Kid Icarus Is Still Nintendo’s Most Underrated Franchise
Talk to the Ultrahand.
In Gunpei Yokoi’s life, one can read both the history of video games and that of post-WWII Japan. Yokoi was born in Osaka in 1941, just a few months before the Empire attacked Pearl Harbor. In the 1960s, after earning an electronics degree from a prestigious university, Yokoi got a job as a maintenance engineer on the assembly line for a toy and card company called Nintendo.
Nintendo had been around since the 19th century, focused on hanafuda cards primarily used for gambling. But the company’s higher-ups had become convinced that playing cards had limited potential and had expanded into toys. It was a challenge, considering that it meant competing with companies like Bandai. But then, one of the higher-ups visited the assembly line and noticed that a certain engineer had been working on more than fixing conveyor belts.
During his free time, Yokoi had built himself an extending hand, which he called the Ultrahand. (Tears of the Kingdom got the name for its signature building mechanic from this.) The company developed it into a proper product — it was a hit. Yokoi moved off the assembly line and the company’s history was forever altered. He developed all sorts of mechanical devices, from puzzles to love testers.
When the company switched paths again, focusing now on video games, Yokoi created Game & Watch. One of the company's first game designers, he was assigned to oversee an ambitious youngster named Shigeru Miyamoto, who was making an arcade game called Donkey Kong.
That turned out so well that Yokoi was given the task again, becoming a producer for Tora Osawa’s 1986 game Kid Icarus, which is available right now if you’ve subscribed to Nintendo Switch Online. (You don’t need the expansion pack add-on for this one.)
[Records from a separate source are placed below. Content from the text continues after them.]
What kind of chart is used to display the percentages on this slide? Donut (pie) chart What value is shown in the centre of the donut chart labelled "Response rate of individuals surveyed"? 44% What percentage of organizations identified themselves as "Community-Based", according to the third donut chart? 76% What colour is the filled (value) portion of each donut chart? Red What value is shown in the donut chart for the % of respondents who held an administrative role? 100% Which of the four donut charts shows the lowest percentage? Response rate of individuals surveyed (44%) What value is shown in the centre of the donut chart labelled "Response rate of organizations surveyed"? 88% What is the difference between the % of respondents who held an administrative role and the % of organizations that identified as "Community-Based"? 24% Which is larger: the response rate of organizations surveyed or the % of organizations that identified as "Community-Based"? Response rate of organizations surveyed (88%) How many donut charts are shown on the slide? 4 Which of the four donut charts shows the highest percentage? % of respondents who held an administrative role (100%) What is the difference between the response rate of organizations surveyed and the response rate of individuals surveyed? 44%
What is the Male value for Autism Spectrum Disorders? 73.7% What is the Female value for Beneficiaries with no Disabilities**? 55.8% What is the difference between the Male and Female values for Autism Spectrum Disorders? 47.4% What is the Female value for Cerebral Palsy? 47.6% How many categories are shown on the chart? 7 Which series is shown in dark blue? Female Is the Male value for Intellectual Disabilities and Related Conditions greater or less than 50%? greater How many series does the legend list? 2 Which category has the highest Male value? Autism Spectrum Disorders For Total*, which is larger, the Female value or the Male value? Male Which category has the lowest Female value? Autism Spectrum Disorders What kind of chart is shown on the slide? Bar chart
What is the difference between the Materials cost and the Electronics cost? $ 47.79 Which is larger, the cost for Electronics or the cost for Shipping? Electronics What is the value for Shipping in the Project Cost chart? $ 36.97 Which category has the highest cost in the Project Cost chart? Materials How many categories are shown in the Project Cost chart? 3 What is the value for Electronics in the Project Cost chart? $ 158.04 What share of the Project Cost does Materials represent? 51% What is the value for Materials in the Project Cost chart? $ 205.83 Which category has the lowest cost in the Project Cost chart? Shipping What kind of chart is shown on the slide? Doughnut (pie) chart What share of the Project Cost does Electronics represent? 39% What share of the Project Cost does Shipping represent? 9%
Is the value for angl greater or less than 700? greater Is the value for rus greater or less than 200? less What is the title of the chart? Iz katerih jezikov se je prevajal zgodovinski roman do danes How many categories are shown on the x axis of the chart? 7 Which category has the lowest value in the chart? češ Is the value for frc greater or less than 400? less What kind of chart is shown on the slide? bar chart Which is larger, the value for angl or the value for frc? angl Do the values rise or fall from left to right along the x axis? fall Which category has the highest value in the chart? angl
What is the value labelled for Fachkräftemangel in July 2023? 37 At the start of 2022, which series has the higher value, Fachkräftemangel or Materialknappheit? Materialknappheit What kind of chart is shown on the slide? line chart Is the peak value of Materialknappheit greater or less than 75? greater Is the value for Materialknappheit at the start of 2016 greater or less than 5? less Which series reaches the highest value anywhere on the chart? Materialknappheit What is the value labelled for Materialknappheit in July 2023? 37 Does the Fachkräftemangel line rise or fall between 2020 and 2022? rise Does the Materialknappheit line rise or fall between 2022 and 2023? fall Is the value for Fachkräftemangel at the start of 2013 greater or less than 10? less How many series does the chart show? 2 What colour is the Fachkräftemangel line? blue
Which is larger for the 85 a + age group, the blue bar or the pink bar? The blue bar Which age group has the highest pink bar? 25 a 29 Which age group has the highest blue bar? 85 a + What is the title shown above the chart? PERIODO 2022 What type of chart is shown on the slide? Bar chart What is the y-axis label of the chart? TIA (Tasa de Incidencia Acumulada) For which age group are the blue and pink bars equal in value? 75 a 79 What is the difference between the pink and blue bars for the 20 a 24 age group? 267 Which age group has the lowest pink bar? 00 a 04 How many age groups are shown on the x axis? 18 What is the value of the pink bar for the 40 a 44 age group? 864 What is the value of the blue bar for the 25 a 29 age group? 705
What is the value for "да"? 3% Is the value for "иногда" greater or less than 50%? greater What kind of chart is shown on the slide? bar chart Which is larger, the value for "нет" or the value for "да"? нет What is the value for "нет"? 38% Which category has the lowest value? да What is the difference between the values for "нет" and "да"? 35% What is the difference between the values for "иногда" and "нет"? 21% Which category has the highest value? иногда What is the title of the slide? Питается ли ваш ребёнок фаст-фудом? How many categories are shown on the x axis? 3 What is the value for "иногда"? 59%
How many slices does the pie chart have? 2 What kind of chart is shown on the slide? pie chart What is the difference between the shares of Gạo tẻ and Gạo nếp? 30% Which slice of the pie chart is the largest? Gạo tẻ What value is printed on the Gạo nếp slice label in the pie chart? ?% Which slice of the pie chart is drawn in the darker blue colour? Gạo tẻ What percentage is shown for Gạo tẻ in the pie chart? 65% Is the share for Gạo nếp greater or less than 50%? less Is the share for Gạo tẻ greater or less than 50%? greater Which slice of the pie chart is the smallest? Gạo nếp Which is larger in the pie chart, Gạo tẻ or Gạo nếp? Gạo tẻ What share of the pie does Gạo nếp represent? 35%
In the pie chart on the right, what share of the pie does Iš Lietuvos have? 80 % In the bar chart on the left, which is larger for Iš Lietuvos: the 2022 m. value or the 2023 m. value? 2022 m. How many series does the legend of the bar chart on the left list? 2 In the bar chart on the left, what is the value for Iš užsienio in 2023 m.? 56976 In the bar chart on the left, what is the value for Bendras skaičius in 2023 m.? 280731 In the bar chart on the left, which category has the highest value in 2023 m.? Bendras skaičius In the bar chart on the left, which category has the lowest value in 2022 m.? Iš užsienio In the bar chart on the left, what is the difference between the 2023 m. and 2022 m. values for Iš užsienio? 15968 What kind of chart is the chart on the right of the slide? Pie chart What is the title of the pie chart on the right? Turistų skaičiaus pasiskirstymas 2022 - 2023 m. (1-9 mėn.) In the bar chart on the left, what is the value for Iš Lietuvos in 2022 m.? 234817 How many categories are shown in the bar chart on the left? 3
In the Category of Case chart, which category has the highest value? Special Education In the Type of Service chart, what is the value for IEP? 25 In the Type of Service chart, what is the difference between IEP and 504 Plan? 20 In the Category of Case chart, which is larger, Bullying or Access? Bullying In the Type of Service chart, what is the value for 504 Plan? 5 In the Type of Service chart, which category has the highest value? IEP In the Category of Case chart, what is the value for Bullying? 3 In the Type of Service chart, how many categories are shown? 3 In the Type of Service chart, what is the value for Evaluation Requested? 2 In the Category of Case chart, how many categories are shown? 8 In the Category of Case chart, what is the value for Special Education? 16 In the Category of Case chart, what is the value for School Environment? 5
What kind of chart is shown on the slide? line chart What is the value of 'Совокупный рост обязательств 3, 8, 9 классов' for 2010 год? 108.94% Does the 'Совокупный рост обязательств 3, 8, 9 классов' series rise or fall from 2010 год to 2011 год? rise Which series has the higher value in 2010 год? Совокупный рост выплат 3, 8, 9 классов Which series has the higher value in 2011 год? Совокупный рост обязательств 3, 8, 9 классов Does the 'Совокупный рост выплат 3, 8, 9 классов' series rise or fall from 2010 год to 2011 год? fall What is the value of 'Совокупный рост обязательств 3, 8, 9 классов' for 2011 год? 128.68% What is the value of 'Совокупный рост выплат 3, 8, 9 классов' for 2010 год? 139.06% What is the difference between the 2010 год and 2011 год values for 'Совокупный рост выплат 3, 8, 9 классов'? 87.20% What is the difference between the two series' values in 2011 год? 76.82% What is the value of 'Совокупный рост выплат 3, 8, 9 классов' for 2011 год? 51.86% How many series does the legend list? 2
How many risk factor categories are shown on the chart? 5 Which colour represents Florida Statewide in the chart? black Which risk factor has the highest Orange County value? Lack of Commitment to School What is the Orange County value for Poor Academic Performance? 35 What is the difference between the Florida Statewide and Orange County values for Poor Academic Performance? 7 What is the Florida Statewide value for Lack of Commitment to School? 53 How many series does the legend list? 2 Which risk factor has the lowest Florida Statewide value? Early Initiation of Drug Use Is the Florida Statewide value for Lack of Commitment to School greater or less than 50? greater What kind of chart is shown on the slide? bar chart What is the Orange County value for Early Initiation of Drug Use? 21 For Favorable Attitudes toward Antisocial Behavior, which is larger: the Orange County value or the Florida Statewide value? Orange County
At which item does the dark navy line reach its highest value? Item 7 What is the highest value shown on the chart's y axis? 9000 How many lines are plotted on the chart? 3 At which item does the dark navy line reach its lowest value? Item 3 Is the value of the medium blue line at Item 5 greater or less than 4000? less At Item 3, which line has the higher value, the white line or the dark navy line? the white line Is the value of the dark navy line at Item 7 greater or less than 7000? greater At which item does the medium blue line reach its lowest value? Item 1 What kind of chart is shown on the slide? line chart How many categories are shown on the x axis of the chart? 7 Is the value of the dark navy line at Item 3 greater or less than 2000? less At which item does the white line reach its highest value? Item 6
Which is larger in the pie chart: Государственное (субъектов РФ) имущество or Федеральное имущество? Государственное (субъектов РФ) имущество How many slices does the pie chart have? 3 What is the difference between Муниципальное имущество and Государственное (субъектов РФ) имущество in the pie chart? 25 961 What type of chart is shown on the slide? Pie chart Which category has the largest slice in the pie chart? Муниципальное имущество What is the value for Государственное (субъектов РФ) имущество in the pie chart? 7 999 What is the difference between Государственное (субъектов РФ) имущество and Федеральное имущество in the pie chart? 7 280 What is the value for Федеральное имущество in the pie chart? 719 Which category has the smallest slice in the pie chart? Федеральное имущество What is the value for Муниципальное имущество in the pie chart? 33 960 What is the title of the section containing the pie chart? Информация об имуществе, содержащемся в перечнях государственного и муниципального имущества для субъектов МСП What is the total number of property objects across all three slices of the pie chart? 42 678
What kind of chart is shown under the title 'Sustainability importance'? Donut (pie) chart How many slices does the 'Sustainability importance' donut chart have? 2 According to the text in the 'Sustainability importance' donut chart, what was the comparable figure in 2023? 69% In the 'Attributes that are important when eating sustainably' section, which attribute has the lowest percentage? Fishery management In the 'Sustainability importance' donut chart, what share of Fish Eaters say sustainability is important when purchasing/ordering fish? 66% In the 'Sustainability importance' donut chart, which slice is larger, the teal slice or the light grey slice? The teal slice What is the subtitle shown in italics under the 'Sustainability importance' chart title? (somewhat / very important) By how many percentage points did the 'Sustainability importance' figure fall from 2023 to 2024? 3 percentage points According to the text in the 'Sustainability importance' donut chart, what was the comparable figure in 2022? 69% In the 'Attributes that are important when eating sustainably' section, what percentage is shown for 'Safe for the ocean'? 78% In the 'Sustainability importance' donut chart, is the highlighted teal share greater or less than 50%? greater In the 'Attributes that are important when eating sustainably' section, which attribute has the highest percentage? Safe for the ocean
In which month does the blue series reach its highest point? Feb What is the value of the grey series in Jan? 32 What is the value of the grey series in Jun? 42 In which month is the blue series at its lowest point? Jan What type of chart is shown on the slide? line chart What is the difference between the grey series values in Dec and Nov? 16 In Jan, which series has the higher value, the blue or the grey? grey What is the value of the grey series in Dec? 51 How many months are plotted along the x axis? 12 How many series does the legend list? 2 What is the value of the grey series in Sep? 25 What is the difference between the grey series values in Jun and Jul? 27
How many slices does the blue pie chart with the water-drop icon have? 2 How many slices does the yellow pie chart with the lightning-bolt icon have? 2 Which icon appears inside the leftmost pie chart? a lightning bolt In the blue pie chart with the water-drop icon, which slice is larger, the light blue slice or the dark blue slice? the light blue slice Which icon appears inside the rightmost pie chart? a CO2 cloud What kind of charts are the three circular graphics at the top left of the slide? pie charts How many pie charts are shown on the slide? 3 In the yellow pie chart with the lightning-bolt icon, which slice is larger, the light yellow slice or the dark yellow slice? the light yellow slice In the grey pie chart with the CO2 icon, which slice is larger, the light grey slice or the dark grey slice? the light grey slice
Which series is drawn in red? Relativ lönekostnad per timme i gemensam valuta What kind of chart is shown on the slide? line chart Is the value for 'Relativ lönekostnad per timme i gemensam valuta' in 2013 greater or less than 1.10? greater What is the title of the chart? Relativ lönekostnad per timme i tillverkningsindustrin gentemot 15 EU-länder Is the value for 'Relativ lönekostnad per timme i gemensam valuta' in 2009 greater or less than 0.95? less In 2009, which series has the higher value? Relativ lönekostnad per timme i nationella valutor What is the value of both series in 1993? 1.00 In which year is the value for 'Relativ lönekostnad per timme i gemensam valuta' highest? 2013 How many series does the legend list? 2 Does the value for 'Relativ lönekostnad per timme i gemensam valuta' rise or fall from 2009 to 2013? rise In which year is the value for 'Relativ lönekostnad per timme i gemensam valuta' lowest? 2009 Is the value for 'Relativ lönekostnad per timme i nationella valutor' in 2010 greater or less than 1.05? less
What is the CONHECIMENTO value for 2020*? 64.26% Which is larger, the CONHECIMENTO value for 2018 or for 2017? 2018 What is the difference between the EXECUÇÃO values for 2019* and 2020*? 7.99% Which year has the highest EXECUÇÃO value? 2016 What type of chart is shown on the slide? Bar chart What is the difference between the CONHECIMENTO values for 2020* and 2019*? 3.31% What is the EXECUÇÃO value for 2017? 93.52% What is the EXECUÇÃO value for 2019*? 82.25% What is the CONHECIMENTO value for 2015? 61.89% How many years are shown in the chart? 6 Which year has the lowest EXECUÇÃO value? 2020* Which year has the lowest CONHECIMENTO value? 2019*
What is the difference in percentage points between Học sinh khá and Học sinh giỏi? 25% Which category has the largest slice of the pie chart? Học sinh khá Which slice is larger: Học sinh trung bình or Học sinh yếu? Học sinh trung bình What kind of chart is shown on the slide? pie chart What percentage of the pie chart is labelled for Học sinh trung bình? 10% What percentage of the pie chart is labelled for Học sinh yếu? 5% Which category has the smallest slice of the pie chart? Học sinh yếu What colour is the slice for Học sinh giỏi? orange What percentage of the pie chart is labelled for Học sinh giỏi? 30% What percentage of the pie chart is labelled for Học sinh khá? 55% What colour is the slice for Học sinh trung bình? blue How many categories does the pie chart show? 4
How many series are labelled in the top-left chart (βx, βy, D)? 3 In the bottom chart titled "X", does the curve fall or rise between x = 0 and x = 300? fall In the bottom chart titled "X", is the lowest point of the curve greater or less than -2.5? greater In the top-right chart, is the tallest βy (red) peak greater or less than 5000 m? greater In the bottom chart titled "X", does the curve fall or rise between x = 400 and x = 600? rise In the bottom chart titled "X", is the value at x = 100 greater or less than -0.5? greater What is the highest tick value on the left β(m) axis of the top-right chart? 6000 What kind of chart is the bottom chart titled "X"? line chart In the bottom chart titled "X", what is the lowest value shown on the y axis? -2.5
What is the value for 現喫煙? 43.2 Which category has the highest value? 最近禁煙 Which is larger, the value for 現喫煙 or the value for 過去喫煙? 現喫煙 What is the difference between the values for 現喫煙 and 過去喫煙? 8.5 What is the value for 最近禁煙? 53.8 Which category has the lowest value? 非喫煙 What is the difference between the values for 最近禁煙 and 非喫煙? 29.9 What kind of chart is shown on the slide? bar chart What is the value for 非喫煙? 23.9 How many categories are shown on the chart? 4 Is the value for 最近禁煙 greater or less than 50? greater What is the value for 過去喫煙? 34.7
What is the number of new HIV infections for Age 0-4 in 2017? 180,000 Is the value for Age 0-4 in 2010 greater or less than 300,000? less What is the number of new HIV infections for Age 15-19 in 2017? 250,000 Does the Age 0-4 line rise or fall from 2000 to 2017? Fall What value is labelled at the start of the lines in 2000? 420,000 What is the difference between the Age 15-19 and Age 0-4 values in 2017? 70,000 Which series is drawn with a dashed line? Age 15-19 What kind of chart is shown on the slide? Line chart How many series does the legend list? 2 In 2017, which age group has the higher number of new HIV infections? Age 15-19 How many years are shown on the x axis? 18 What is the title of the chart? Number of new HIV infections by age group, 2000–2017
Kid Icarus was meant to replicate Metroid’s side-scrolling style (Osawa had designed Mother Brain) in a mythological setting. Instead of a blaster, there would be bows and arrows. Instead of an alien world, the main character, Pit, would move from the Underworld to the Overworld to the Skyworld, to, finally, the Palace in the Sky. It’s a clear progression that the game expresses by demanding Pit move upwards constantly.
Kid Icarus is remembered as a notoriously hard game, both to make and to play. Osawa went from Metroid immediately to Kid Icarus, and months of crunch followed, including a three-month stint of sleeping in Nintendo’s offices. This became especially tough when Nintendo turned off its heating system to save money in the winter.
The game stands as a testament to how play styles have changed over time. Without the Switch’s rewind feature, it’s hard to imagine many modern gamers leaping for a chance to play Kid Icarus. The game is unforgiving. Missing a single jump onto a tiny platform can lead to instant doom (this is true of other games of the era, like Mario titles, but this is harder than Mario). Enemies are swarming and come out of nowhere. The game wants you to feel like you’re dragging yourself out of Hell, which isn’t an easy thing to do.
And yet, amidst all of the frustration, a fun game emerges. The music is lively, the arrows are unlimited, and even failure can be fun. Grim Reapers are especially tricky enemies for Pit. They stalk back and forth over a platform and take several hits to go down. If they look at you, not only will crazy music start up, but several mini-enemies will fly out and start buzzing around. After finally taking one down, I celebrated, only to be instantly taken out by a lava monster coming from a platform’s floor. I had to laugh.
The game also has a sense of humor about itself. Pit gets a credit card at one point, which puts him into debt. There’s also his tagline when dying, “I’m finished!” Although the game takes gameplay very seriously, it doesn’t take itself too seriously.
Kid Icarus definitely shows its age. A crucial dynamic for the game’s map is walking Pit off one side of the screen only to have him appear on the other side. I had forgotten video games used to do that all the time. And it wouldn’t be the defining legacy for either Osawa or Yokoi, who would respectively play crucial roles in Ocarina of Time and the Game Boy. This is definitely a game that makes you earn the win. For any gamer looking for a retro challenge, this is the place to go.